══ Provided entries

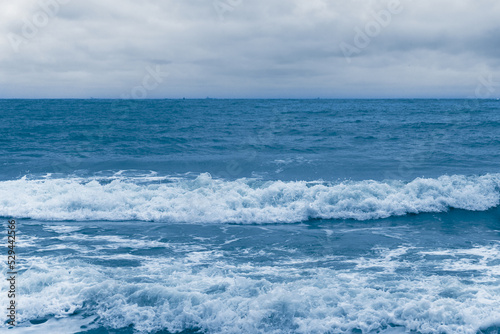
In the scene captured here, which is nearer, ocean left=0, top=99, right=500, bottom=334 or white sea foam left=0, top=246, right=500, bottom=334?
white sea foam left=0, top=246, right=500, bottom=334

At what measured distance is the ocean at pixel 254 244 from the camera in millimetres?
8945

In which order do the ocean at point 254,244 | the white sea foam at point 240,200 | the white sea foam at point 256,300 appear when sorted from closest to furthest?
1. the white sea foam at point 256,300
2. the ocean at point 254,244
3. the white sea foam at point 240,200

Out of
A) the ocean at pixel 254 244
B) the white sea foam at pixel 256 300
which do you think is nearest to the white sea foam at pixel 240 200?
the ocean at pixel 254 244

════
══ Provided entries

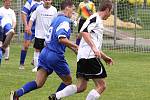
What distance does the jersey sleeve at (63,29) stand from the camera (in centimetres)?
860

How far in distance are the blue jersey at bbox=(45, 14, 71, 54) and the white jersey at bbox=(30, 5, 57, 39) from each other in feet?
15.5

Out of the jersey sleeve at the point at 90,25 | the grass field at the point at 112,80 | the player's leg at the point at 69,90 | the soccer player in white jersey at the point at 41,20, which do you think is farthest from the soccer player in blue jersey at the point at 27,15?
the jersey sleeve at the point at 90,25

════

Recast the entries as a JSON list of strings with one string per line, leaving out blank lines. Begin at the line that contains "In which order" and stop after the line that contains "3. the white sea foam at point 240,200".

**Correct answer**
[
  "In which order do the ocean at point 254,244 | the white sea foam at point 240,200 | the white sea foam at point 256,300 appear when sorted from closest to furthest?",
  "1. the white sea foam at point 256,300",
  "2. the ocean at point 254,244",
  "3. the white sea foam at point 240,200"
]